Spatial questions based on pictures
════════════════════

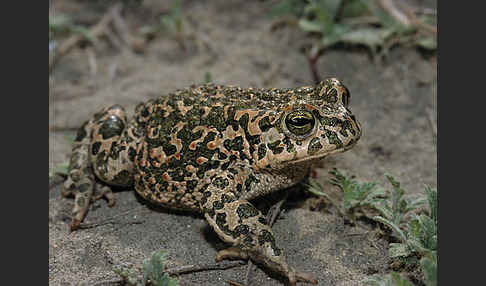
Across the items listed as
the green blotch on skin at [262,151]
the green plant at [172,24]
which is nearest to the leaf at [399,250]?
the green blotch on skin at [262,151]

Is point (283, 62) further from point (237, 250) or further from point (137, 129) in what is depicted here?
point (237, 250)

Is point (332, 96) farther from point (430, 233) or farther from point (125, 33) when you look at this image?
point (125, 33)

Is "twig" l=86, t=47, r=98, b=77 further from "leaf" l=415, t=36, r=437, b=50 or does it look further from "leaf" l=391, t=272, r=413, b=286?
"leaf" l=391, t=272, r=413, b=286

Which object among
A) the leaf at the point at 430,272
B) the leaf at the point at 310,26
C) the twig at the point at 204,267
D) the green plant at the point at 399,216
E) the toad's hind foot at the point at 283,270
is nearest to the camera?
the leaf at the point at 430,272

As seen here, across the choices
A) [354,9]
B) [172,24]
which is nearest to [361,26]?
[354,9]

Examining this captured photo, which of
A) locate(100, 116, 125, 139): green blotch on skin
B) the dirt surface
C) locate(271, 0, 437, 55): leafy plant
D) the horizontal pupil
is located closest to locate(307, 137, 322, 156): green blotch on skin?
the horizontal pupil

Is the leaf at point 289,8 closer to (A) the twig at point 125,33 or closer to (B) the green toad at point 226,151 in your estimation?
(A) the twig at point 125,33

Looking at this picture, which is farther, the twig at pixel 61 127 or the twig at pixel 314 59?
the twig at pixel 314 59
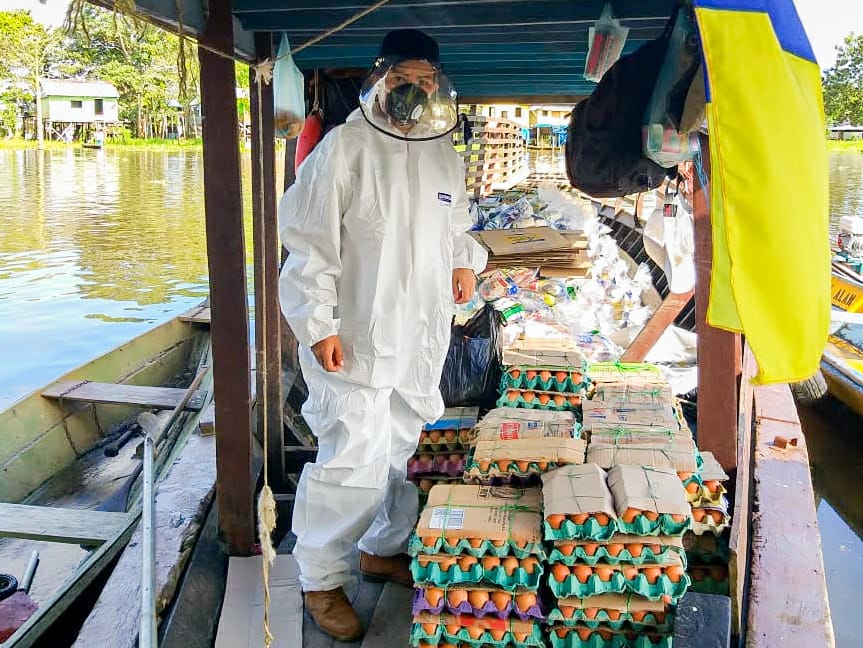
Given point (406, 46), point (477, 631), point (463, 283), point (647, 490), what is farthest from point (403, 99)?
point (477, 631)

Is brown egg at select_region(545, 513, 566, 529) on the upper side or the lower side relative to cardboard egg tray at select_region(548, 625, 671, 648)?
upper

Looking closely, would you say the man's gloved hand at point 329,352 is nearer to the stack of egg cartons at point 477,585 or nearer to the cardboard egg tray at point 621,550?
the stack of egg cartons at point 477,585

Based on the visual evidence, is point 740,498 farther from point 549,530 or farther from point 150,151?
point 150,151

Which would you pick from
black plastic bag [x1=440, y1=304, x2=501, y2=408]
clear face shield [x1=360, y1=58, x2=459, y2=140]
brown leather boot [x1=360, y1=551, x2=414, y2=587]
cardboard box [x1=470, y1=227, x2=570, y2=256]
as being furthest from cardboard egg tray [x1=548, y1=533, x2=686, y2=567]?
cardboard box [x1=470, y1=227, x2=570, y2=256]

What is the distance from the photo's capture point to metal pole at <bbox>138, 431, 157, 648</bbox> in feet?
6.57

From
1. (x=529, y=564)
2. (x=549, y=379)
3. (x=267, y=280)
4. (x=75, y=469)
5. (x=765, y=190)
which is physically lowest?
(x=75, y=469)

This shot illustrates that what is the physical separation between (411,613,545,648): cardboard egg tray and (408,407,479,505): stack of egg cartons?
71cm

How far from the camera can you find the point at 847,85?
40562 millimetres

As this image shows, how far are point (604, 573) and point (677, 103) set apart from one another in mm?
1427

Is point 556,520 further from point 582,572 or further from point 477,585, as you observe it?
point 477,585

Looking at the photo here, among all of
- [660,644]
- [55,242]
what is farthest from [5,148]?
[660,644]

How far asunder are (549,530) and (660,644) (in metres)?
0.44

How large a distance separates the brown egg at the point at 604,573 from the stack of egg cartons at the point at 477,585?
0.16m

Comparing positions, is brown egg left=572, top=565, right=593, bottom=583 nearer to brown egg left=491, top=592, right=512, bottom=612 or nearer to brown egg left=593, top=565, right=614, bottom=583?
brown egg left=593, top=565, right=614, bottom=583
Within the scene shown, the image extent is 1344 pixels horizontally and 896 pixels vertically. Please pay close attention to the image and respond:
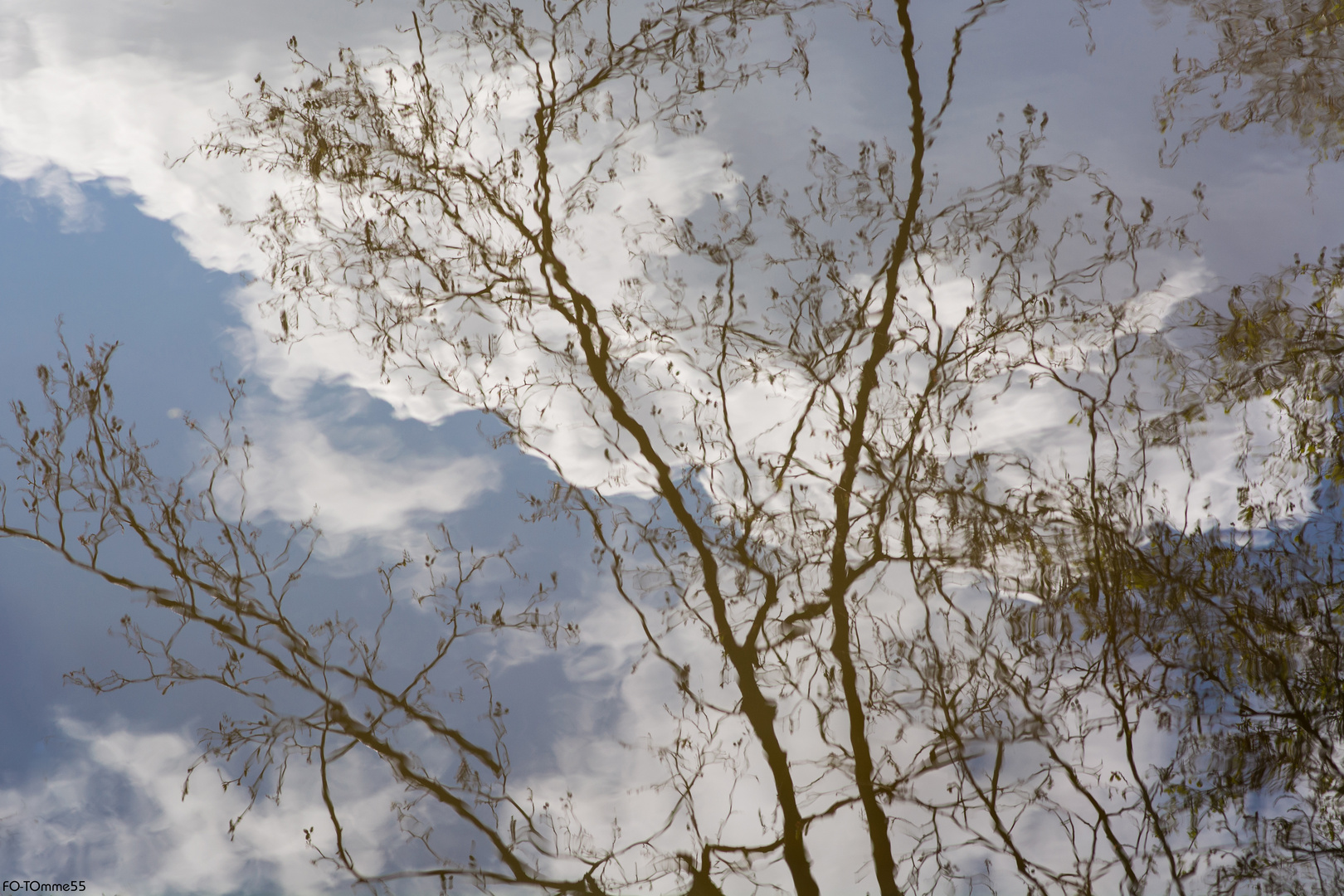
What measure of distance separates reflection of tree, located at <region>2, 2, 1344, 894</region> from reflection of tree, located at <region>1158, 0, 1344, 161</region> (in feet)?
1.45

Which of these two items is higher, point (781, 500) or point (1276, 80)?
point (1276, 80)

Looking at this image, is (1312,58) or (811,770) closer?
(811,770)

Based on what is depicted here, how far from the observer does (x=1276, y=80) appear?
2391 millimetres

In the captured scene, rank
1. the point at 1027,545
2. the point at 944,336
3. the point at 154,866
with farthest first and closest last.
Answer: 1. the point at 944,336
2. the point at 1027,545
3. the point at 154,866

════════════════════

Exercise task:
Copy all of the material above word for word, but leave out the pictures.

Answer below:
Across the items listed as
the green blotch on skin at [262,151]
the green plant at [172,24]
which is nearest to the leaf at [399,250]?
the green blotch on skin at [262,151]

Is point (283, 62) further from point (237, 250) or further from point (137, 129) in what is depicted here?
point (237, 250)

Is point (332, 96) farther from point (430, 233) or farther from point (125, 33) when you look at this image?
point (125, 33)

Is "twig" l=86, t=47, r=98, b=77 further from "leaf" l=415, t=36, r=437, b=50 or does it look further from "leaf" l=391, t=272, r=413, b=286?
"leaf" l=391, t=272, r=413, b=286

Which object among
A) the leaf at the point at 430,272
B) the leaf at the point at 310,26
C) the twig at the point at 204,267
D) the green plant at the point at 399,216
E) the toad's hind foot at the point at 283,270
is nearest to the camera?
the leaf at the point at 430,272

As seen here, across the choices
A) [354,9]
B) [172,24]
which is nearest to [361,26]?
[354,9]

Examining this captured photo, which of
A) locate(100, 116, 125, 139): green blotch on skin
B) the dirt surface
C) locate(271, 0, 437, 55): leafy plant
D) the horizontal pupil
is located closest to locate(307, 137, 322, 156): green blotch on skin?
the horizontal pupil

Is the leaf at point 289,8 closer to (A) the twig at point 125,33 or closer to (B) the green toad at point 226,151 in your estimation?
(A) the twig at point 125,33

Looking at this picture, which is farther, the twig at pixel 61 127 or the twig at pixel 314 59?
the twig at pixel 314 59
Given point (406, 46), point (477, 631), point (463, 283), point (647, 490), what is farthest from point (403, 99)?
point (477, 631)

Is brown egg at select_region(545, 513, 566, 529) on the upper side or the lower side relative to cardboard egg tray at select_region(548, 625, 671, 648)?
upper

Looking closely, would you say the man's gloved hand at point 329,352 is nearer to the stack of egg cartons at point 477,585 or nearer to the cardboard egg tray at point 621,550?
the stack of egg cartons at point 477,585

Based on the visual evidence, is point 740,498 farther from point 549,530 or farther from point 150,151?
point 150,151

Which would you pick from
black plastic bag [x1=440, y1=304, x2=501, y2=408]
clear face shield [x1=360, y1=58, x2=459, y2=140]
brown leather boot [x1=360, y1=551, x2=414, y2=587]
cardboard box [x1=470, y1=227, x2=570, y2=256]
as being furthest from cardboard egg tray [x1=548, y1=533, x2=686, y2=567]?
cardboard box [x1=470, y1=227, x2=570, y2=256]

What is the distance from the photo's capture point to metal pole at <bbox>138, 431, 157, 648</bbox> in feet?
6.57

From
1. (x=529, y=564)
2. (x=549, y=379)
3. (x=267, y=280)
4. (x=75, y=469)
5. (x=765, y=190)
which is physically lowest?
(x=75, y=469)

This shot illustrates that what is the physical separation between (411,613,545,648): cardboard egg tray and (408,407,479,505): stack of egg cartons?
71cm

How far from the camera can you find the point at 847,85?
40562 millimetres

As this image shows, how far are point (604, 573) and point (677, 103) set apart from one another in mm?
1427

Is point 556,520 further from point 582,572 or further from point 477,585, as you observe it?
point 477,585

Looking at the photo here, among all of
- [660,644]
- [55,242]
what is farthest from [5,148]?
[660,644]

How far asunder are (549,530) and (660,644) (in metres)?
0.44

How large a distance separates the brown egg at the point at 604,573 from the stack of egg cartons at the point at 477,585?
0.16m

Comparing positions, is brown egg left=572, top=565, right=593, bottom=583 nearer to brown egg left=491, top=592, right=512, bottom=612 or nearer to brown egg left=593, top=565, right=614, bottom=583?
brown egg left=593, top=565, right=614, bottom=583
Within the scene shown, the image extent is 1344 pixels horizontally and 896 pixels vertically. Please pay close attention to the image and respond:
What measure of distance separates reflection of tree, located at <region>2, 2, 1344, 894</region> from reflection of tree, located at <region>1158, 0, 1344, 161</region> (in feet)?
1.45

Which of these two items is higher, point (781, 500) or point (1276, 80)?
point (1276, 80)

Looking at this image, is (1312,58) or (811,770) closer?
(811,770)

Based on what is depicted here, how far from the observer does (x=1276, y=80) appear?
2391 millimetres

In the captured scene, rank
1. the point at 1027,545
2. the point at 944,336
3. the point at 154,866
with farthest first and closest last.
Answer: 1. the point at 944,336
2. the point at 1027,545
3. the point at 154,866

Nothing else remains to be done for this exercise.